The acoustic tiles Milleforma Cotone are the new cladding for the main wall of the dressing room #2 of the Arcimboldi Theatre in Milan, and are integrated with the other elements of the installation designed by the Park Associati Studio as part of the VIETATO L’INGRESSO (NO ENTRANCE) iniziative
With the project Vietato l’Ingresso (No Entry), curated by Giulia Pellegrino, the Arcimboldi Theatre invited 17 architectural firms to redesign as many of the theater’s dressing rooms, with the aim of giving each of the spaces its own soul and unique atmosphere, on the occasion of its reopening to the public after a year of forced closure.

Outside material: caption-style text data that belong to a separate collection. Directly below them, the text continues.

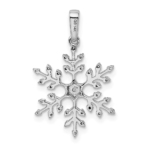14K White Gold Lab Grown VS/SI FGH Dia Snowflake Pendant - Image 3
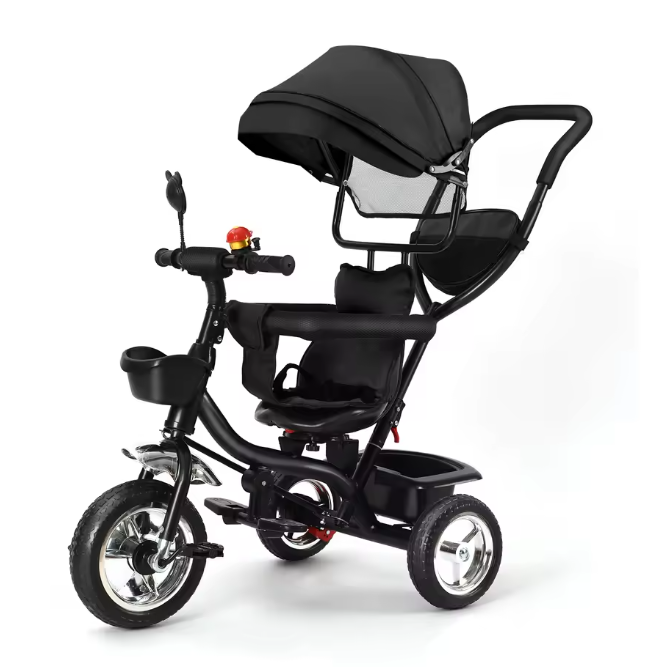 Driewieler met Duwstang en Draaibare Zitting – Met Luifel en Accessoires, Tot 25 kg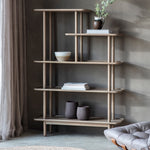 Kingham Rustic Open Display Shelving Unit | Grey Oak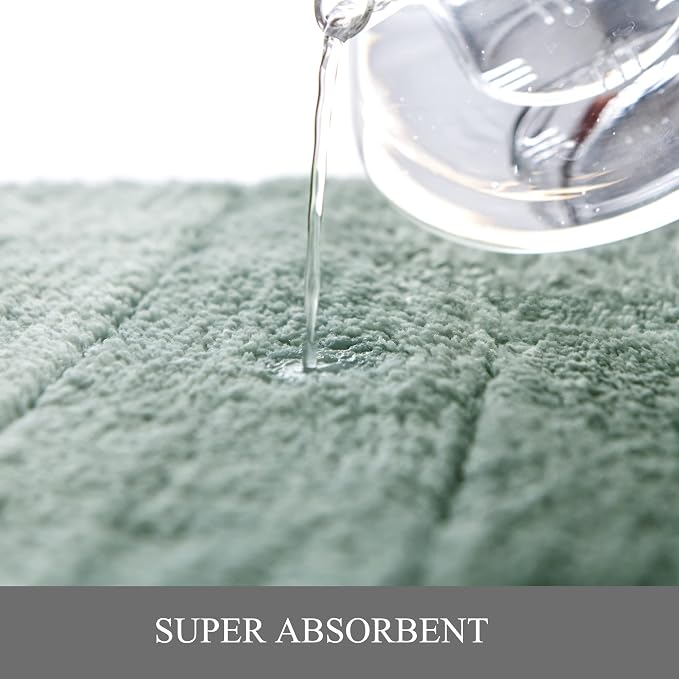 Kmson Ombre Bath Mat for Bathroom, Non Slip Ultra Soft and Thick Water Absorbent Bath Carpet, Machine Washable & Quick Dry Bathroom Rug, for Bedroom Door Living Room Green 17" x 47"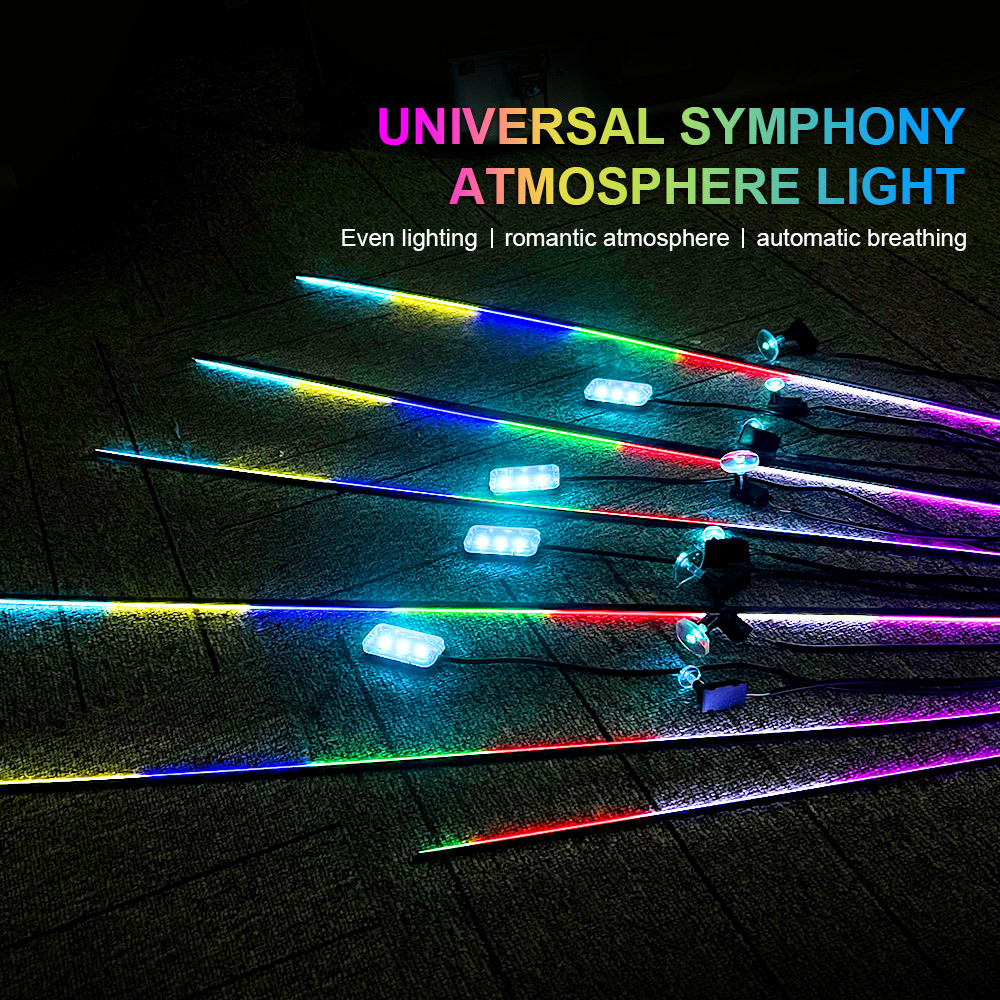 18 in 1 64 Color RGB Symphony  - Led Ambient Interior Car Lights App Control recension och pris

Park Associati has worked on the concept, on the interior design and on the realization of the Darkness and Light project, which has transformed dressing room #2 of the Arcimboldi Theatre into a place of concentration and communication at the same time, where black, also with the use of Milleforma Cotone acoustic coverings, stages the boundary between reality and representation, and light reveals their co-presence in the theater.
Park Associati’s concept identifies the theatrical dressing room as a place that absorbs and reflects, it absorbs the actor’s concentration and tension before going on stage, it witnesses the metamorphosis of make-up and dressing, it welcomes confidences, jokes, anxiety and liberation.
The black color accentuates the need to gather, and the studio chose to cover the wall with small sound-absorbing Milleforma cotone panels rectangle, Rettangolo 30 twill format, which give the main wall a material surface and a geometric movement that dialogues harmoniously with the light and minerality of the other painted walls.
The dressing rooms of the theater, usually places where entry is forbidden (vietato l’ingresso), were opened to the public for visits during the Fuorisalone – Milano Design Week, to give all visitors the experience of being not only spectators but to live the spaces reserved for artists, breathing firsthand as protagonists the different atmospheres and emotions that each studio was able to create inside each dressing room.